US interest rate raised amid solid growth and increasing inflation
The Fed foresees four rate hikes this year, up from the three it had previously forecast.
The Federal Reserve has raised its benchmark interest rate for the second time this year and signalled it may step up its pace of rate increases because of solid US economic growth and rising inflation.
The Fed now foresees four rate hikes this year, up from the three it had previously forecast.
The central bank raised its key short-term rate on Wednesday by a modest quarter-point to a range of 1.75% to 2%.
The move reflects the economy’s resilience, the job market’s strength and inflation that is finally nearing the Fed’s target level. The action means consumers and businesses will face higher loan rates over time.
It was the Fed’s seventh rate increase since it began tightening credit in 2015, and it followed an increase in March this year.
The Fed announcement helped resolved a debate in financial markets over whether the Fed under Jerome Powell, who succeeded Janet Yellen as chairman in February, might see a need to signal a possible acceleration in rate hikes.
The statement the Fed issued on Wednesday after its latest policy meeting ended suggested that he does.
Besides raising its projection for rate increases this year from three to four, the Fed removed a key sentence from the previous statement that had been viewed as foreseeing a need to keep rates low for an extended period.
The Fed had said its key rate “is likely to remain, for some time, below levels that are expected to prevail in the longer run”.
The Fed’s new projection for the pace of rate hikes shows four this year and three in 2019 — both unchanged from its previous forecast in March — and one in 2020, down from the two that had been projected previously.

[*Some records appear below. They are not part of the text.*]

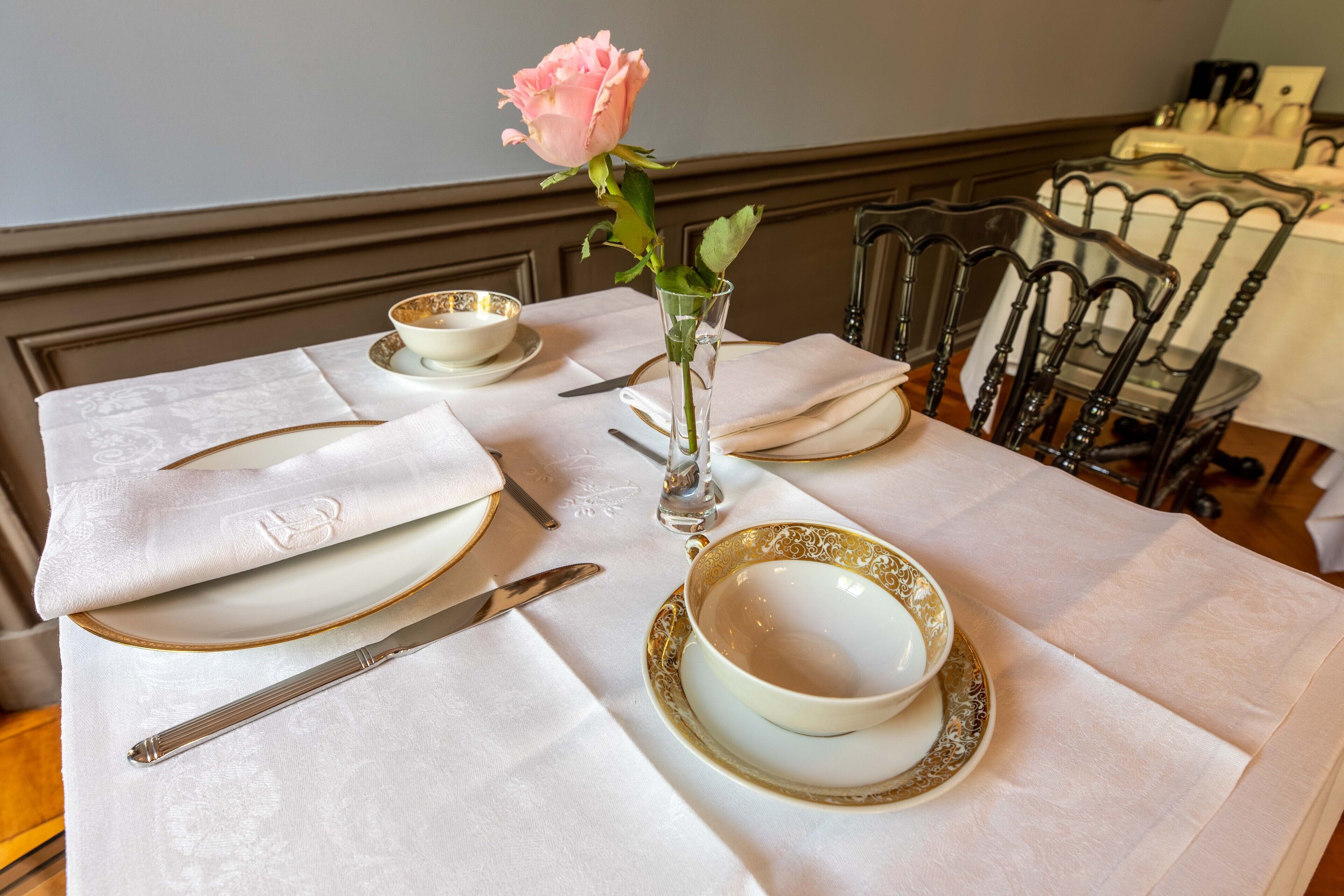 Una mesa de comedor dispuesta con platos blancos, cuencos con borde dorado y un florero de vidrio transparente con una rosa rosa.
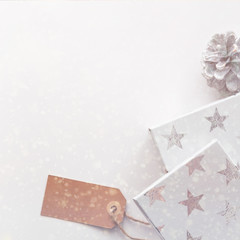 A real photo of white Christmas card with a pinecone, white presents in stars with a label. Copy space with snowflakes
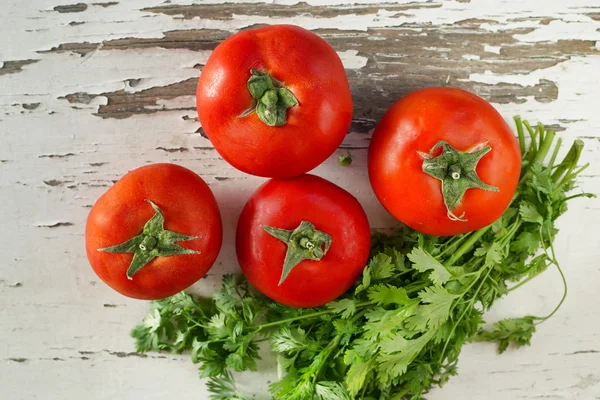 Red tomatoes on a table — Stock Photo, Image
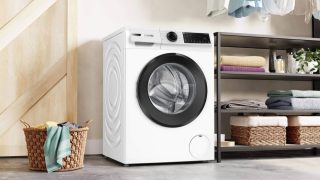 BOSCH WGJ24401BY SER6 перална машина, 9 кг, A, 1400 об/мин, 52/72dB(A), Iron Assist, waveDrum 65л, AntiStain 4 през приложението, черна-черносива врата, HC, наклонен директен сензорен дисплей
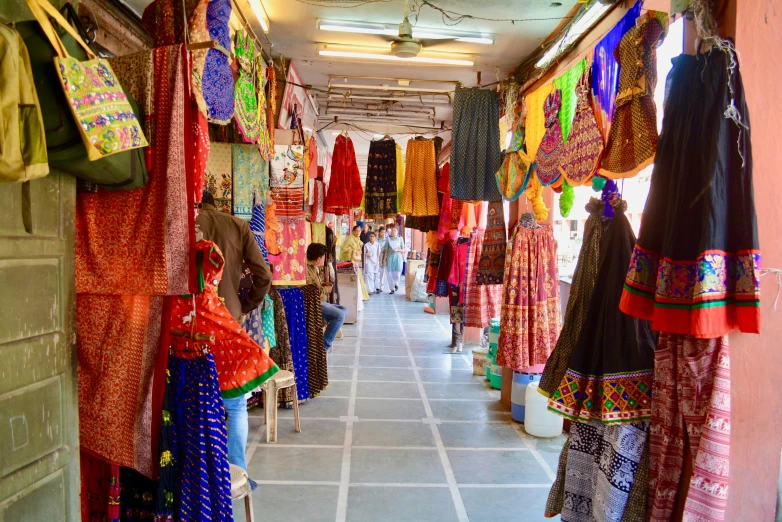 a store filled with lots of different types of clothing, a picture, trending on unsplash, on an indian street, square, colorful”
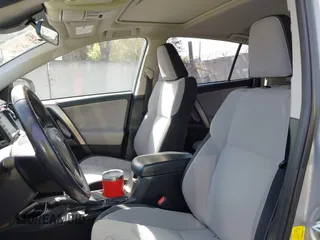 2016 Toyota RAV4 Hybrid XLE with VIN JTMRJREVXGD029019, listed as a IAAI auction lot 42021530 with 74,400 mi miles. Bid and sale history available at carsss.com. Image 19.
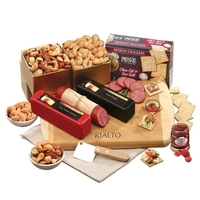 Cutting board with cheese, sausage, crackers, and other food items.... from...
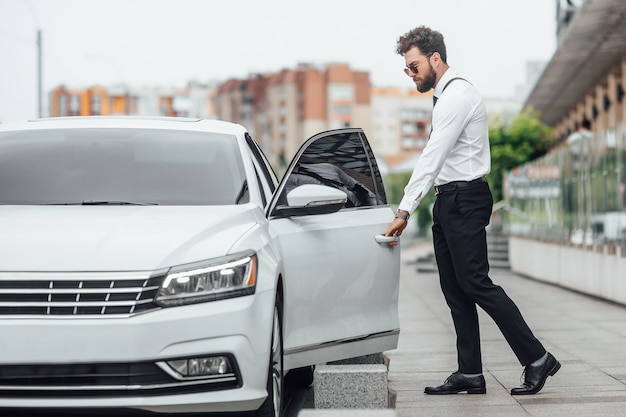 Handsome bearded manager entering his car while standing outdoors on the streets of the city near the modern office center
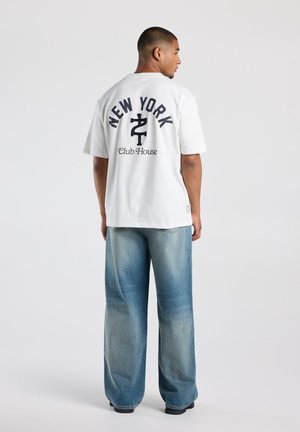 Mann trägt weißes T-Shirt mit "New York Club House" Text und Symbol auf dem Rücken, kombiniert mit weiten blauen Jeans, stehend vor einfachem Hintergrund.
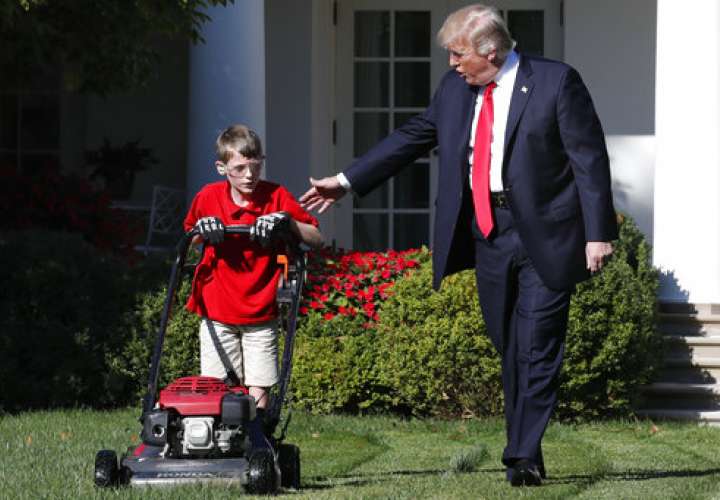 El presidente Donald Trump saluda a Frank Giaccio, de 11 años, mientras poda el jardín de la Casa Blanca, el viernes 15 de septiembre de 2017.  /  Foto: AP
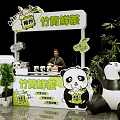 Liuzhou Bamboo Tube Fresh Tea Kiosk With Panda Decor And Green Plants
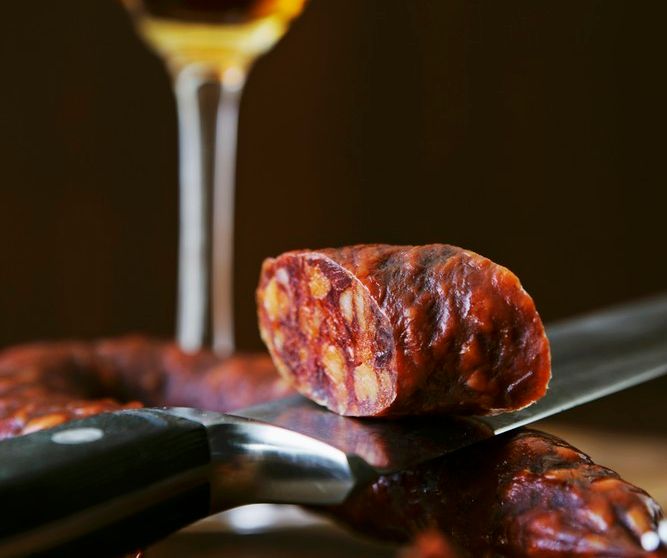 Eit stykke chorizopølse på ein kniv og eit glas sherry i bakgrunnen. Foto.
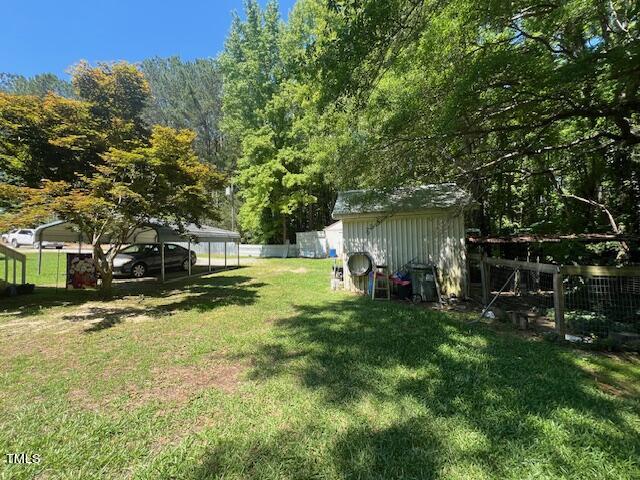 5368 Elevation Road Benson, NC 27504 - Photo 36 of 40 a view of a house with a yard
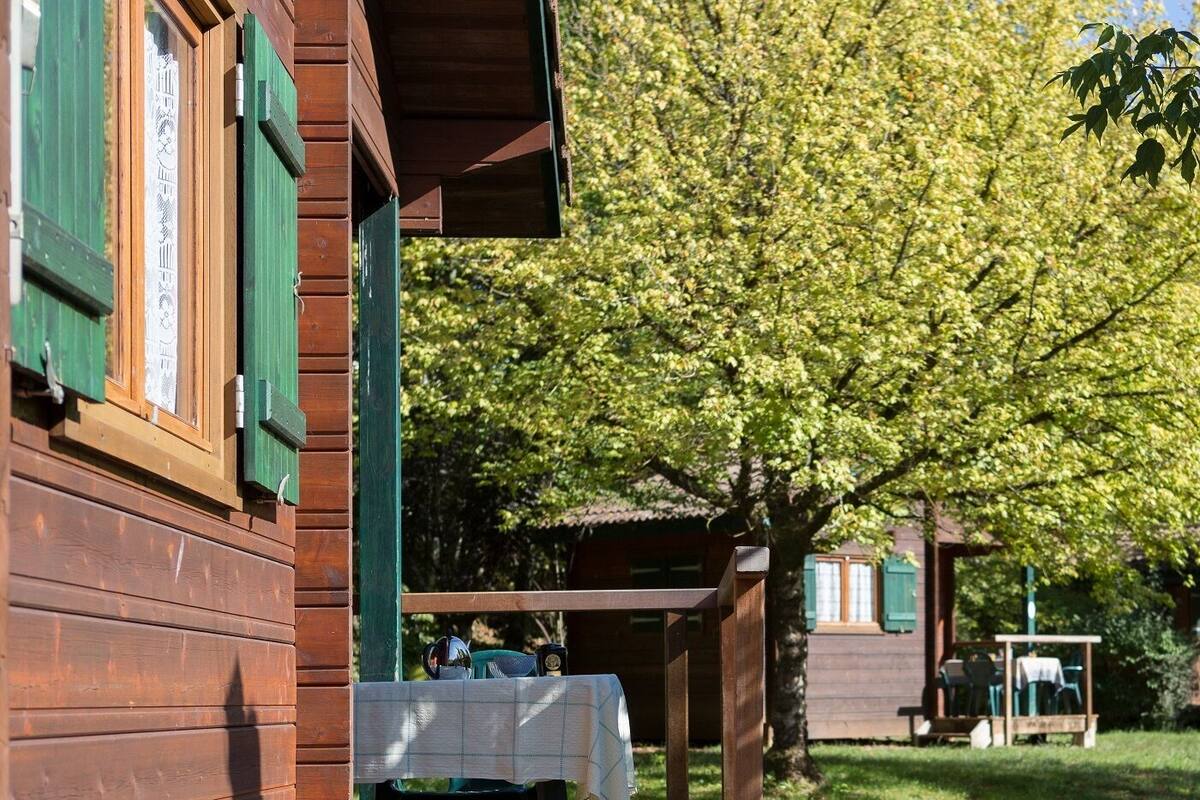A wooden building with a covered outdoor seating area.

The new median forecast projects the Fed’s benchmark rate at 3.1% by the end of 2019, up from 2.9% in the previous forecast.
For 2020, the Fed foresees a median rate of 3.4%. That means that by then, it thinks its key rate will finally exceed the 2.9% it sees as neutral — as neither stimulating nor restraining growth. Should the Fed’s expectations prove accurate, its rate policy would then be intended to slow the economy.
In its updated forecasts, the Fed envisions stronger growth this year, with the economy expanding 2.8%, up from the 2.7% it predicted in March.
Unemployment, now at an 18-year low of 3.8%, would drop to 3.6% by year’s end and to 3.5% in 2019 and 2020 — levels not seen in 49 years. Inflation by the Fed’s preferred gauge would hit its target of 2% this year and edge up to 2.1% over the next two years.
A gradual rise in inflation is coinciding with newfound economic strength.
After years in which the economy expanded at roughly 2% annually, growth could top 3% this year. Consumer and business spending is powering the economy, in part a result of the tax cut President Donald Trump pushed through Congress late last year.
With employers hiring at a solid pace month after month, unemployment has reached 3.8%. Not since 1969 has the jobless rate been lower.